It turns out that one or both of these instruments drifts a little over time. It's good to remove such trends before proceeding. Also, because there is a tapering of the volume signal at the end, we should clip it out.
n.clip <- 350 # Number of terminal volume values to eliminate
n <- length(data$Volume) - n.clip
indexes <- 1:n
v <- residuals(lm(data$Volume[indexes] ~ indexes))
expansion <- residuals(lm(data$Expansion[indexes] ~ indexes)
I resample the less-frequent series in order to get the most precision out of the result.
e.frequency <- 32 # Herz
v.frequency <- 100 # Herz
e <- sapply(1:length(v), function(t) resample(expansion, e.frequency*t/v.frequency))
Now the cross-correlation can be computed--for efficiency we search only a reasonable window of lags--and the lag where the maximum value is found can be identified.
lag.max <- 5 # Seconds
lag.min <- -2 # Seconds (use 0 if expansion must lag volume)
time.range <- (lag.min*v.frequency):(lag.max*v.frequency)
data.cor <- sapply(time.range, function(i) cor.cross(e, v, i))
i <- time.range[which.max(data.cor)]
print(paste("Expansion lags volume by", i / v.frequency, "seconds."))

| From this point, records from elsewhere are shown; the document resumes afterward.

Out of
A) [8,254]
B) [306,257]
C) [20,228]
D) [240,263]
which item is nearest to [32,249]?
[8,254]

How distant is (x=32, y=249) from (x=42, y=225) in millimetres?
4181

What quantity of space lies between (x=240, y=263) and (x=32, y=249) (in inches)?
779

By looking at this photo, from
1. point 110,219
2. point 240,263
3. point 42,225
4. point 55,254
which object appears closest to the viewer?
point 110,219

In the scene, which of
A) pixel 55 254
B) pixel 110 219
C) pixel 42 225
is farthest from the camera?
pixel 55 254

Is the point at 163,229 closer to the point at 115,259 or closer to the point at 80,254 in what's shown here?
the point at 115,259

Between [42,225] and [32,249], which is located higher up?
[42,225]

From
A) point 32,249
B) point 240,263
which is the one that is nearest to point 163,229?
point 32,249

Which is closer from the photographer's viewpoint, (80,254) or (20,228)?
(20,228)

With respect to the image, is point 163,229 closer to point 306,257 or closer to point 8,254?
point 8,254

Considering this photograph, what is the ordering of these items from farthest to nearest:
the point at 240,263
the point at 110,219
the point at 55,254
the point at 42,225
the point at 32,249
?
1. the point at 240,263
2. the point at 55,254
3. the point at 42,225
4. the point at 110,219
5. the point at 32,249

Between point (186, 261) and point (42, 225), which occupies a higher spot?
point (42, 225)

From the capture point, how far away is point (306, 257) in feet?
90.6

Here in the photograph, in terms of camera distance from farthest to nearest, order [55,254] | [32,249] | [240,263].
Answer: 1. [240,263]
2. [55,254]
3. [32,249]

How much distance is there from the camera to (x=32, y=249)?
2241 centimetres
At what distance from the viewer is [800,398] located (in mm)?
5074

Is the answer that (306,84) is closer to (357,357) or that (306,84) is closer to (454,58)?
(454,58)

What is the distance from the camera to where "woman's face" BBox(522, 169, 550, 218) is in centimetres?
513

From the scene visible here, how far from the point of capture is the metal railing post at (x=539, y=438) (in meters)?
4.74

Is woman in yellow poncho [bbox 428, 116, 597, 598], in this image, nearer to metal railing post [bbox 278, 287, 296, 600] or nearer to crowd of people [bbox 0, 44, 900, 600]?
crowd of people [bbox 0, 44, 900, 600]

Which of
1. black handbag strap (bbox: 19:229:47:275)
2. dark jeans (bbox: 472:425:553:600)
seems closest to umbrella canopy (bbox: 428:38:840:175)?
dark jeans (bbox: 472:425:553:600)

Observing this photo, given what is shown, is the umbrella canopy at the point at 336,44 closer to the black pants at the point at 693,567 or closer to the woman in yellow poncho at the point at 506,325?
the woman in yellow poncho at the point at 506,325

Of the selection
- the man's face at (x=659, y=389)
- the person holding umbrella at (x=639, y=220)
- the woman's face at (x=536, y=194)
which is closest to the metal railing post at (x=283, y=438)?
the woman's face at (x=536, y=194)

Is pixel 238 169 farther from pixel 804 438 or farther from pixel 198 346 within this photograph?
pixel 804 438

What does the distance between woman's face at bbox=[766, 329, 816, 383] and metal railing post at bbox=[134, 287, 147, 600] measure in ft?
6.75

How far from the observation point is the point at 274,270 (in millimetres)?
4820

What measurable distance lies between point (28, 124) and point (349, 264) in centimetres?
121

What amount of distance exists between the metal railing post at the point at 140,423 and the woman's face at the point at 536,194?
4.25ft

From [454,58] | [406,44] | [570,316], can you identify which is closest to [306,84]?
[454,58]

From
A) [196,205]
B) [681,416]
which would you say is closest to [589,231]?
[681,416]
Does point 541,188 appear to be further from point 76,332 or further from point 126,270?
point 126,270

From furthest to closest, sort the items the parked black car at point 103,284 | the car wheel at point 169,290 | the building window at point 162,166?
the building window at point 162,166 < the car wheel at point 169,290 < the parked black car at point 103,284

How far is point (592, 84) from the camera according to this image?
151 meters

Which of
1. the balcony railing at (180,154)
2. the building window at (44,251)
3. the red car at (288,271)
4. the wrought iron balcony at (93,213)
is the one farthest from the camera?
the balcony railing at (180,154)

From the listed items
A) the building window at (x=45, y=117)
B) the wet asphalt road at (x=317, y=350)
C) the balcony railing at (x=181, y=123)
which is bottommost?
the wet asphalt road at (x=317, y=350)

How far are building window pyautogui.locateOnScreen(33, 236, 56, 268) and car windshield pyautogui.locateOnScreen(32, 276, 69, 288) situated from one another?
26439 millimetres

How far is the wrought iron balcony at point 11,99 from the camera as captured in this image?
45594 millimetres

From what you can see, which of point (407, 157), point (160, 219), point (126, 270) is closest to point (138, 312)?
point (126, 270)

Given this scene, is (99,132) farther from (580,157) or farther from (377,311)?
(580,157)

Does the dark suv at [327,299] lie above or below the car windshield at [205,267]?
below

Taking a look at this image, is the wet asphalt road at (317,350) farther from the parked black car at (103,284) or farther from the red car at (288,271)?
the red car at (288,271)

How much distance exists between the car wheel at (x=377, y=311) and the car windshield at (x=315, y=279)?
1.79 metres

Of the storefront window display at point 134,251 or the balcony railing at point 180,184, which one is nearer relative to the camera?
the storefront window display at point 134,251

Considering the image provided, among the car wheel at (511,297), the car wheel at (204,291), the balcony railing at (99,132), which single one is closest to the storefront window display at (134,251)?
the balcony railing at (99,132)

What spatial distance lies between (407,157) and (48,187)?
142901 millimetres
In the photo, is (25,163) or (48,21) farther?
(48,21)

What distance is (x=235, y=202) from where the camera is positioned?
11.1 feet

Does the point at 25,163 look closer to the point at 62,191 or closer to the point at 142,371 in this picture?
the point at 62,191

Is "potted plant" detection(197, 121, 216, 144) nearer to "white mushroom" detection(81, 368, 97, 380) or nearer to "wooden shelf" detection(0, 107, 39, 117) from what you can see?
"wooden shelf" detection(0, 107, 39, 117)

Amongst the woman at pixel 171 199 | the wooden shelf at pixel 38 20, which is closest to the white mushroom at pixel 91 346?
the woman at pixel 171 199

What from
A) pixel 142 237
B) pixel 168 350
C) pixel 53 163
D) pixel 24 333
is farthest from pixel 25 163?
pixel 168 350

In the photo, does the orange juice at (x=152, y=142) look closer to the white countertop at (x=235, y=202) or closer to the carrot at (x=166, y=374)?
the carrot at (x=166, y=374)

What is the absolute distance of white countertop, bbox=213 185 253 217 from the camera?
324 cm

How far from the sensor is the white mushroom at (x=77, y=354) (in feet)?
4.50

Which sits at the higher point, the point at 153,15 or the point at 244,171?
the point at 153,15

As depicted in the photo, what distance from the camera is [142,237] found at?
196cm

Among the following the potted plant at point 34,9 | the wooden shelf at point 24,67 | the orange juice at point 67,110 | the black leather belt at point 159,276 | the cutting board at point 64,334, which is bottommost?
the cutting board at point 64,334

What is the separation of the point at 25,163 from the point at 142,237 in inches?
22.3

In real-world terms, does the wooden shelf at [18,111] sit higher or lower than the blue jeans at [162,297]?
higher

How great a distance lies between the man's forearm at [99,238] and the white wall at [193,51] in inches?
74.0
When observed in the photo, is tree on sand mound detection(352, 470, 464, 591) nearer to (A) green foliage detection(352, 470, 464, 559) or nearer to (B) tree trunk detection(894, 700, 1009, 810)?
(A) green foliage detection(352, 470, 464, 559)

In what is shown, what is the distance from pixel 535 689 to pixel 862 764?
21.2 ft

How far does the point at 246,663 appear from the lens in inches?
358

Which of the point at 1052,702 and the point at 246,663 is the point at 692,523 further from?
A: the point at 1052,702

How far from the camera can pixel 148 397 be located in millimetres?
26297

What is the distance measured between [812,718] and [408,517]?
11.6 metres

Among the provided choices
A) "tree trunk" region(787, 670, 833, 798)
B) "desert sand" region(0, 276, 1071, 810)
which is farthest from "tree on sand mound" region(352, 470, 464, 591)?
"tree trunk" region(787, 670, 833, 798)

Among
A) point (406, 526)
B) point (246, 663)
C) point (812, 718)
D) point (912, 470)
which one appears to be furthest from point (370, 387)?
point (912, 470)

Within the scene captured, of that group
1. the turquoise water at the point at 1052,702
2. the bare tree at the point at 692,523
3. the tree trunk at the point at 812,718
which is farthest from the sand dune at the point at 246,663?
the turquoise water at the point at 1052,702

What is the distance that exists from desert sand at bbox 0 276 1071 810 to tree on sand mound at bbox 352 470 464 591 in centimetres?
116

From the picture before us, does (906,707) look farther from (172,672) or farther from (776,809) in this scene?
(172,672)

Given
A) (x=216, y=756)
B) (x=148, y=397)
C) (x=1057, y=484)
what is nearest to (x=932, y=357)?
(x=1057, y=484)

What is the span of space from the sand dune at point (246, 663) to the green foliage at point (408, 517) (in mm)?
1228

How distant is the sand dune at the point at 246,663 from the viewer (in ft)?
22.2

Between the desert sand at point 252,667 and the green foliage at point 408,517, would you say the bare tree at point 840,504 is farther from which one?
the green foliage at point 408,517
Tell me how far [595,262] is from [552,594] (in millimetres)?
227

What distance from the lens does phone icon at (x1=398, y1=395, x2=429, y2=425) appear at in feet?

The output tells us that expansion lags volume by 1.85 seconds. (If the last 3.5 seconds of data weren't clipped, the output would be 1.84 seconds.)
It's a good idea to check everything in several ways, preferably visually. First, the cross-correlation function:
plot(time.range * (1/v.frequency), data.cor, type="l", lwd=2,
xlab="Lag (seconds)", ylab="Correlation")
points(i * (1/v.frequency), max(data.cor), col="Red", cex=2.5)
Next, let's register the two series in time and plot them together on the same axes.
normalize <- function(x) {
#
# Normalize vector `x` to the range 0..1.
#
x.max <- max(x); x.min <- min(x); dx <- x.max - x.min
if (dx==0) dx <- 1
(x-x.min) / dx
}
times <- (1:(n-i))* (1/v.frequency)
plot(times, normalize(e)[(i+1):n], type="l", lwd=2,
xlab="Time of volume measurement, seconds", ylab="Normalized values (volume is red)")
lines(times, normalize(v)[1:(n-i)], col="Red", lwd=2)
It looks pretty good! We can get a better sense of the registration quality with a scatterplot, though. I vary the colors by time to show the progression.
colors <- hsv(1:(n-i)/(n-i+1), .8, .8)
plot(e[(i+1):n], v[1:(n-i)], col=colors, cex = 0.7,
xlab="Expansion (lagged)", ylab="Volume")
We're looking for the points to track back and forth along a line: variations from that reflect nonlinearities in the time-lagged response of expansion to volume. Although there are some variations, they are pretty small. Yet, how these variations change over time may be of some physiological interest. The wonderful thing about statistics, especially its exploratory and visual aspect, is how it tends to create good questions and ideas along with useful answers.